Zum vereinbarten Ziel, das am Anfang klar umrissen schien, bringt der Coachee bald immer mehr Nebenthemen ein: Da sind die Kollegen, der Vorgesetzte, die Kunden etc., die ihm das (Arbeits-)Leben schwer machen. Und auch seine Belastung wächst durch immer mehr Aufgaben (die der Coach jetzt auch noch an ihn stellt). Das Thema gemeinsam mit dem Coachee einzugrenzen, gelingt dem Coach jedoch nicht. Denn immer wieder werden Widerstände deutlich - vor allem wenn die Interventionen das Erkennen möglicher Eigenanteile des Coachees anregen sollen. Sobald es in Richtung Reflexion der eigenen Kommunikations- und Verhaltensmuster geht, wird der Coachee spürbar aggressiv. Schuld sind seiner Ansicht nach immer die anderen oder die Umstände, er alleine handelt richtig, so seine Überzeugung. Dieses problematische Verhalten zeigt er nicht nur einmal, sondern durchgehend.

Eine anstrengende Persönlichkeit.

Sicher: Wann genau ein Mensch als schwierig empfunden wird, unterscheidet sich individuell und hängt davon ab, mit welchen Verhaltensweisen nicht oder nur eingeschränkt konstruktiv umgegangen werden kann. Dennoch haben als schwierig empfundene Menschen eines gemeinsam: Die Probleme werden vor allem in der Beziehungsgestaltung sichtbar.

Das macht sie zu einer besonderen Herausforderung, schließlich steht im Coachingprozess mehr noch als das inhaltliche Problem die Gestaltung der Beziehung zwischen Coach und Klient im Vordergrund. Sie entscheidet über den Verlauf des Coachings und den Erkenntnisgewinn des Coachees. Teil eines solchen Beziehungsproblems können z.B. Komplimente an den Coach sein ("Nur Sie verstehen mich"), die verbunden sind mit Appellen wie:

 

"Helfen Sie mir, aber lassen Sie mich in Ruhe" oder "Sagen Sie, dass  die anderen im Unrecht sind und ich im Recht".

 

Das mangelnde Reflexionsvermögen des Klienten offenbart sich dabei nicht erst in der fehlenden Umsetzungsmotivation. Was noch schwerer wiegt: Mit diesem Verhalten schafft der Coachee Distanz zum Coach und zu sich selbst - und stellt damit den Coachingauftrag insgesamt in Frage.

 

Doch wie können Coachs damit umgehen und dennoch einen konstruktiven Coachingprozess gestalten?
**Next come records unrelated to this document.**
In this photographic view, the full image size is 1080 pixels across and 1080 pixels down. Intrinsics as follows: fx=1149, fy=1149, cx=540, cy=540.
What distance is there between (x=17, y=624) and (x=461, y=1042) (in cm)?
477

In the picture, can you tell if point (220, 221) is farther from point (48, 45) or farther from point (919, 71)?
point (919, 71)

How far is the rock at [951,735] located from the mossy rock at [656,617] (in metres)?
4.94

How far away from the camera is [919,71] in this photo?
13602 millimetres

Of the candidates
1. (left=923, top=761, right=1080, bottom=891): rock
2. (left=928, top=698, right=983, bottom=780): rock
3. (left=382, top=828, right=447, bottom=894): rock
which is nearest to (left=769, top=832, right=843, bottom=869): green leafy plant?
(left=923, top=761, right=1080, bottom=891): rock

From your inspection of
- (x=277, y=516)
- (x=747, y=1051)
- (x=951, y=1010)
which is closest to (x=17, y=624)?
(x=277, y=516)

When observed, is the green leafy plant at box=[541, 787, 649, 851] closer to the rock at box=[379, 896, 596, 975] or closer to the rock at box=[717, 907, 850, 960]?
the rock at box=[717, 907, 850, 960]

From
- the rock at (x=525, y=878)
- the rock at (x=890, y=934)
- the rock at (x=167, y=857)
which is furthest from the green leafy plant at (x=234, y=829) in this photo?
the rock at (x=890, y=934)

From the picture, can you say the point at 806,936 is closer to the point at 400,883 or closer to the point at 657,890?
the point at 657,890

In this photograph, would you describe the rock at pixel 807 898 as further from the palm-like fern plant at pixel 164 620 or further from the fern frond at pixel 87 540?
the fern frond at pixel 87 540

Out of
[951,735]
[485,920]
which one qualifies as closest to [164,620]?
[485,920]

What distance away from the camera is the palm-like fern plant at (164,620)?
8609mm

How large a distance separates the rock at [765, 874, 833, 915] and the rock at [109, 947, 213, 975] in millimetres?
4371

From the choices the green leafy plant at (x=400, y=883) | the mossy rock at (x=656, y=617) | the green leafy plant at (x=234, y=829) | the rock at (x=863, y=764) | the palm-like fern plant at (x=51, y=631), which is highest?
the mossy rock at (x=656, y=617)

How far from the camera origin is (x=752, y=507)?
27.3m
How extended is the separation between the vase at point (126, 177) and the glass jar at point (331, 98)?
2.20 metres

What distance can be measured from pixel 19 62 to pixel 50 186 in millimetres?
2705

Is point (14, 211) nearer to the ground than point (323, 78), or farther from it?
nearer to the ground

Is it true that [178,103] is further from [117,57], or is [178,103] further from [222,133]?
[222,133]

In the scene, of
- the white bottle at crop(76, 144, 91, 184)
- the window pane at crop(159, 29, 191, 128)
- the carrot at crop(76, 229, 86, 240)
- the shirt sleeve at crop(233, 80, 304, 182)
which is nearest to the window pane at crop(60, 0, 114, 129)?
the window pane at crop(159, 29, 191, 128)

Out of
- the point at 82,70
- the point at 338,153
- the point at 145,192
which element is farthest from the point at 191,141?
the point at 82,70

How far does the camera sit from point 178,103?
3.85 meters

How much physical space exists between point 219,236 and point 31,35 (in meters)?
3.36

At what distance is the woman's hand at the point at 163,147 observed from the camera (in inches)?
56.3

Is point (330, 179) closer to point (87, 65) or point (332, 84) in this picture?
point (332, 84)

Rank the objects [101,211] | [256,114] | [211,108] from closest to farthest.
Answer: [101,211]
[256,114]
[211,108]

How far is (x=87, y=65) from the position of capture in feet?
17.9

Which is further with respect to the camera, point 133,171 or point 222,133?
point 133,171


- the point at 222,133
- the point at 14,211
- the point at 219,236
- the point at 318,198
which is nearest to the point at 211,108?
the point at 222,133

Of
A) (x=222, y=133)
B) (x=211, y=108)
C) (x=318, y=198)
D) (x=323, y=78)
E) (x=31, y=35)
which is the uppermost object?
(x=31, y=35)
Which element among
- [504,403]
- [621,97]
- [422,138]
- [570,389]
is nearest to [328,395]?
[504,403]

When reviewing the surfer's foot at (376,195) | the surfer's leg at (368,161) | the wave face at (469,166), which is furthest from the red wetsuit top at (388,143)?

Dazu reicht es eben nicht, einfach die richtigen Coachingtools und -techniken aus "dem Hut" zu zaubern. Deren Wirksamkeit endet nämlich genau dann, weil sie bestimmte Einordnungen voraussetzen: Welches Problem wird damit am ehesten gelöst, welches Ziel erreicht? Solche Tools einzusetzen hat zwar durchaus seinen Nutzen - aber auch seine Grenzen. Insbesondere bei einem schwierigen Menschen kann es eher Widerstand in Form von Zurückweisungen, Vorwürfen und Verallgemeinerungen auslösen oder man "schwimmt" (im doppelten Sinne) an der Oberfläche.

 

Ein spezifisches, personorientiertes Beziehungsangebot hingegen kann ein  konstruktives Arbeiten unterstützen. Es nimmt den Coachee als ganze Persönlichkeit wahr - und das gerade in kritischen Konstellationen und in schwierigen zwischenmenschlichen Situationen.

 

Wenn nichts mehr zu wirken scheint, können Menschen durch ein echtes personzentriertes Beziehungsangebot erreicht werden.   

 

So können Themen und Zusammenhänge für ihn sichtbar werden, die er bisher (noch) nicht annehmen konnte, die ihn überhaupt erst zum "schwierigen" Menschen machen. Coachs sollten bedenken: Insbesondere schwierige Menschen benötigen ein förderliches Beziehungsangebot mehr als andere.  

 

Und doch brauchen diese Menschen Grenzen: empathisch-wertschätzend-klar-und-deutlich: „Ja, genau so ist das und das steht nicht zur Option – möchten Sie unter diesen Bedingungen weiter machen/weiter diese Aufgabe übernehmen/weiter an diesem Projekt mitarbeiten…?“   

 

Eine wertschätzende Beziehungsgestaltung ist auch Klarheit in den Anforderungen. Denn es sind nicht nur die Werte des anderen, die schützenswert sind.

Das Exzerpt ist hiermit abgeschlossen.